--- STUDY MATERIAL Enclosed Below ---

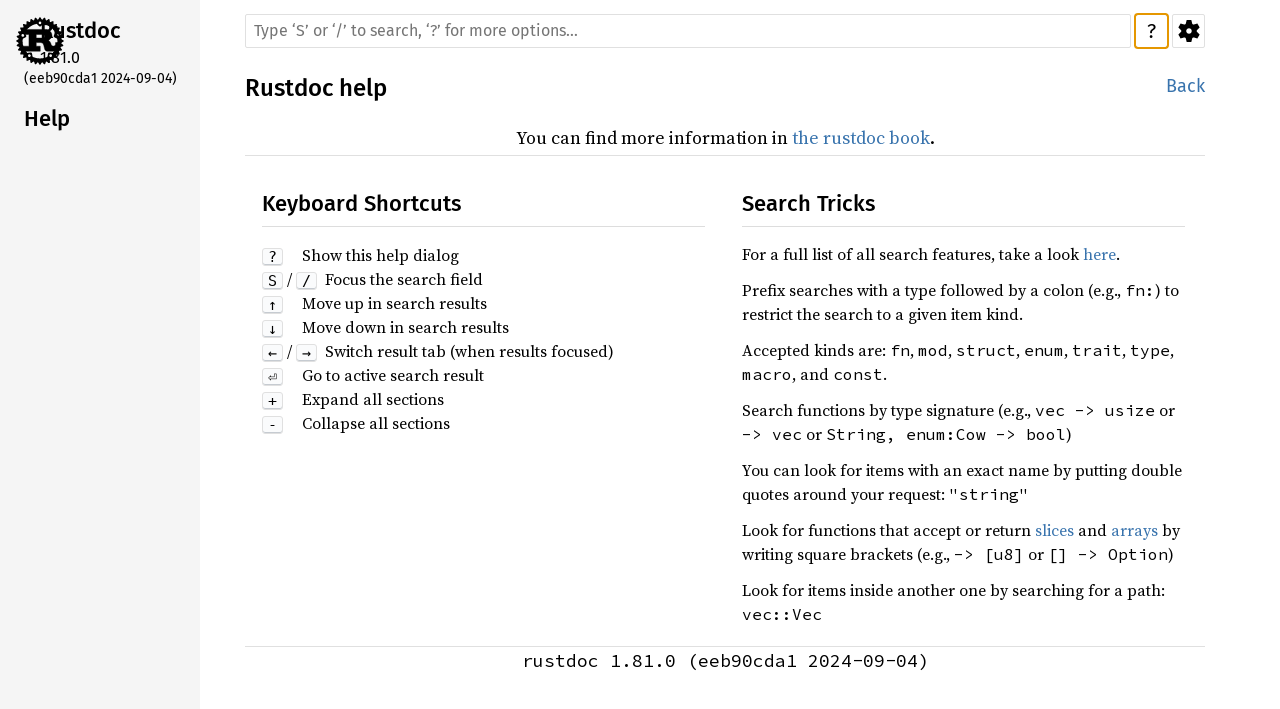

--- FILE ---
content_type: text/html; charset=utf-8
request_url: https://matrix-org.github.io/matrix-authentication-service/rustdoc/help.html
body_size: 1089
content:
<!DOCTYPE html><html lang="en"><head><meta charset="utf-8"><meta name="viewport" content="width=device-width, initial-scale=1.0"><meta name="generator" content="rustdoc"><meta name="description" content="Documentation for Rustdoc"><title>Help</title><script>if(window.location.protocol!=="file:")document.head.insertAdjacentHTML("beforeend","SourceSerif4-Regular-46f98efaafac5295.ttf.woff2,FiraSans-Regular-018c141bf0843ffd.woff2,FiraSans-Medium-8f9a781e4970d388.woff2,SourceCodePro-Regular-562dcc5011b6de7d.ttf.woff2,SourceCodePro-Semibold-d899c5a5c4aeb14a.ttf.woff2".split(",").map(f=>`<link rel="preload" as="font" type="font/woff2" crossorigin href="./static.files/${f}">`).join(""))</script><link rel="stylesheet" href="./static.files/normalize-76eba96aa4d2e634.css"><link rel="stylesheet" href="./static.files/rustdoc-c5d6553a23f1e5a6.css"><meta name="rustdoc-vars" data-root-path="./" data-static-root-path="./static.files/" data-current-crate="mas_jose" data-themes="" data-resource-suffix="" data-rustdoc-version="1.81.0 (eeb90cda1 2024-09-04)" data-channel="1.81.0" data-search-js="search-d234aafac6c221dd.js" data-settings-js="settings-4313503d2e1961c2.js" ><script src="./static.files/storage-118b08c4c78b968e.js"></script><script defer src="./static.files/main-d2fab2bf619172d3.js"></script><noscript><link rel="stylesheet" href="./static.files/noscript-df360f571f6edeae.css"></noscript><link rel="alternate icon" type="image/png" href="./static.files/favicon-32x32-422f7d1d52889060.png"><link rel="icon" type="image/svg+xml" href="./static.files/favicon-2c020d218678b618.svg"></head><body class="rustdoc mod sys"><!--[if lte IE 11]><div class="warning">This old browser is unsupported and will most likely display funky things.</div><![endif]--><nav class="mobile-topbar"><button class="sidebar-menu-toggle" title="show sidebar"></button><a class="logo-container" href="./index.html"><img class="rust-logo" src="./static.files/rust-logo-151179464ae7ed46.svg" alt=""></a></nav><nav class="sidebar"><div class="sidebar-crate"><a class="logo-container" href="./index.html"><img class="rust-logo" src="./static.files/rust-logo-151179464ae7ed46.svg" alt="logo"></a><h2><a href="./index.html">Rustdoc</a><span class="version">1.81.0</span></h2></div><div class="version">(eeb90cda1 2024-09-04)</div><h2 class="location">Help</h2><div class="sidebar-elems"></div></nav><div class="sidebar-resizer"></div><main><div class="width-limiter"><rustdoc-search></rustdoc-search><section id="main-content" class="content"><div class="main-heading"><h1>Rustdoc help</h1><span class="out-of-band"><a id="back" href="javascript:void(0)" onclick="history.back();">Back</a></span></div><noscript><section><p>You need to enable JavaScript to use keyboard commands or search.</p><p>For more information, browse the <a href="https://doc.rust-lang.org/rustdoc/">rustdoc handbook</a>.</p></section></noscript></section></div></main></body></html>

--- End of Enclosed STUDY MATERIAL ---

--- REQUIRED WORK ---
What is needed is every line of the data above, set down exactly but with the images left out.

--- SOLUTION TO THE PROBLEM ---
--- FILE ---
content_type: text/html; charset=utf-8
request_url: https://matrix-org.github.io/matrix-authentication-service/rustdoc/help.html
body_size: 1089
content:
<!DOCTYPE html><html lang="en"><head><meta charset="utf-8"><meta name="viewport" content="width=device-width, initial-scale=1.0"><meta name="generator" content="rustdoc"><meta name="description" content="Documentation for Rustdoc"><title>Help</title><script>if(window.location.protocol!=="file:")document.head.insertAdjacentHTML("beforeend","SourceSerif4-Regular-46f98efaafac5295.ttf.woff2,FiraSans-Regular-018c141bf0843ffd.woff2,FiraSans-Medium-8f9a781e4970d388.woff2,SourceCodePro-Regular-562dcc5011b6de7d.ttf.woff2,SourceCodePro-Semibold-d899c5a5c4aeb14a.ttf.woff2".split(",").map(f=>`<link rel="preload" as="font" type="font/woff2" crossorigin href="./static.files/${f}">`).join(""))</script><link rel="stylesheet" href="./static.files/normalize-76eba96aa4d2e634.css"><link rel="stylesheet" href="./static.files/rustdoc-c5d6553a23f1e5a6.css"><meta name="rustdoc-vars" data-root-path="./" data-static-root-path="./static.files/" data-current-crate="mas_jose" data-themes="" data-resource-suffix="" data-rustdoc-version="1.81.0 (eeb90cda1 2024-09-04)" data-channel="1.81.0" data-search-js="search-d234aafac6c221dd.js" data-settings-js="settings-4313503d2e1961c2.js" ><script src="./static.files/storage-118b08c4c78b968e.js"></script><script defer src="./static.files/main-d2fab2bf619172d3.js"></script><noscript><link rel="stylesheet" href="./static.files/noscript-df360f571f6edeae.css"></noscript><link rel="alternate icon" type="image/png" href="./static.files/favicon-32x32-422f7d1d52889060.png"><link rel="icon" type="image/svg+xml" href="./static.files/favicon-2c020d218678b618.svg"></head><body class="rustdoc mod sys"><!--[if lte IE 11]><div class="warning">This old browser is unsupported and will most likely display funky things.</div><![endif]--><nav class="mobile-topbar"><button class="sidebar-menu-toggle" title="show sidebar"></button><a class="logo-container" href="./index.html"><img class="rust-logo" src="./static.files/rust-logo-151179464ae7ed46.svg" alt=""></a></nav><nav class="sidebar"><div class="sidebar-crate"><a class="logo-container" href="./index.html"><img class="rust-logo" src="./static.files/rust-logo-151179464ae7ed46.svg" alt="logo"></a><h2><a href="./index.html">Rustdoc</a><span class="version">1.81.0</span></h2></div><div class="version">(eeb90cda1 2024-09-04)</div><h2 class="location">Help</h2><div class="sidebar-elems"></div></nav><div class="sidebar-resizer"></div><main><div class="width-limiter"><rustdoc-search></rustdoc-search><section id="main-content" class="content"><div class="main-heading"><h1>Rustdoc help</h1><span class="out-of-band"><a id="back" href="javascript:void(0)" onclick="history.back();">Back</a></span></div><noscript><section><p>You need to enable JavaScript to use keyboard commands or search.</p><p>For more information, browse the <a href="https://doc.rust-lang.org/rustdoc/">rustdoc handbook</a>.</p></section></noscript></section></div></main></body></html>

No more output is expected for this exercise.